2011-04-28 / Community
Parkland added to mountains recreation area
The National Park Service recently purchased 160 acres of land in Los Angeles County, bringing the total public parkland within Santa Monica Mountains National Recreation Area (SMNRA) to almost 79,500 acres.
The three parcels have long been coveted because of their pristine natural condition and diverese habitat ranging from oak and sycamore woodlands to rocky outcrops.
“This is wonderful undisturbed habitat,” said acting park superintendent Lorenza Fong. “ The plants and animals the habitat supports are very diverse for the relatively small area covered.”
The acquistion will complete public land ownership on the north face of Castro Crest from Malibu Creek State Park to federal parkland reaching Mulholland Highway near the Rock Store, a motorcyclist and biker pit stop.

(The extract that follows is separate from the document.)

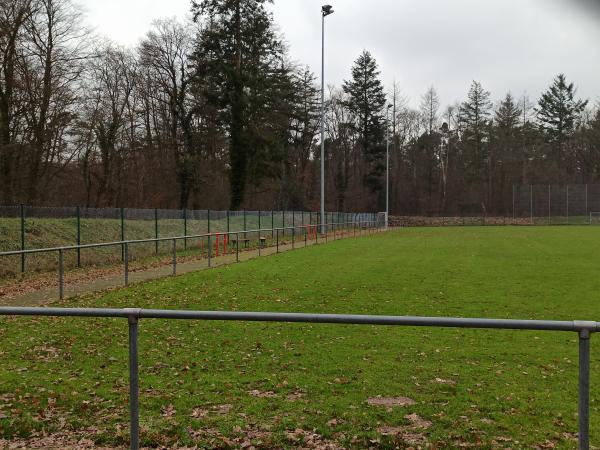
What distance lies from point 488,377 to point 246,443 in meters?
2.90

The acquisition permanently assures habitat connectivity that was at risk due to potential commercial development.
The $1.88 million needed to acquire the parcels came from the Land and Water Conservation Fund. U.S. Sen. Dianne Feinstein and U.S. Reps. Brad Sherman and Howard Berman introduced the legislation to fund the acquisitions in the fiscal year 2010 budget.
The Trust for Public Land also contributed toward the acquisition by purchasing an option on the property that was being held until federal funding was secured.

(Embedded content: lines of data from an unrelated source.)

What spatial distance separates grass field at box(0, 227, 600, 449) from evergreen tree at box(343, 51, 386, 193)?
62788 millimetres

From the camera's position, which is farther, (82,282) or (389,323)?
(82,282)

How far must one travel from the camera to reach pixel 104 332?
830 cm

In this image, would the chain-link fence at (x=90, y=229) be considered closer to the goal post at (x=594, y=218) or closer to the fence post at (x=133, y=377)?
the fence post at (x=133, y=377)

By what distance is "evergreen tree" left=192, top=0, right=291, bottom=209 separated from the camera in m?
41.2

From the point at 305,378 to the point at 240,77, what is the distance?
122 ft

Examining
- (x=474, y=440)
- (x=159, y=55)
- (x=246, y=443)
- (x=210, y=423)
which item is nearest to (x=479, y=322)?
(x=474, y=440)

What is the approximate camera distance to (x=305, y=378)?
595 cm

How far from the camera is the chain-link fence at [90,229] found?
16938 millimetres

The SMNRA is the largest urban-adjacent recreation area in the country. The national recreation area is jointly managed by California State Parks, Mountains Recreation and Conservation Authority, Santa Monica Mountains Conservancy and the National Park Service.
Land acquisition for public parkland in the Santa Monica Mountains remains a high priority for the environmental interests. In total, approximately 20,000 more acres of land are identified within the recreation area boundary as suitable priority acquisitions for park purposes.
If all identified property in the Santa Monica Mountains were purchased, the total public parkland would cover approximately 100,000 out of 153,250 acres.
The lands identified for acquisition would protect additional habitat for wildlife movement and preserve important scenic views, authorities say.
The acquisition wish-list also includes two more parcels essential for the completion of the 65- mile Backbone Trail and coastal lands needed for the envisioned 80-mile Coastal Slope Trail.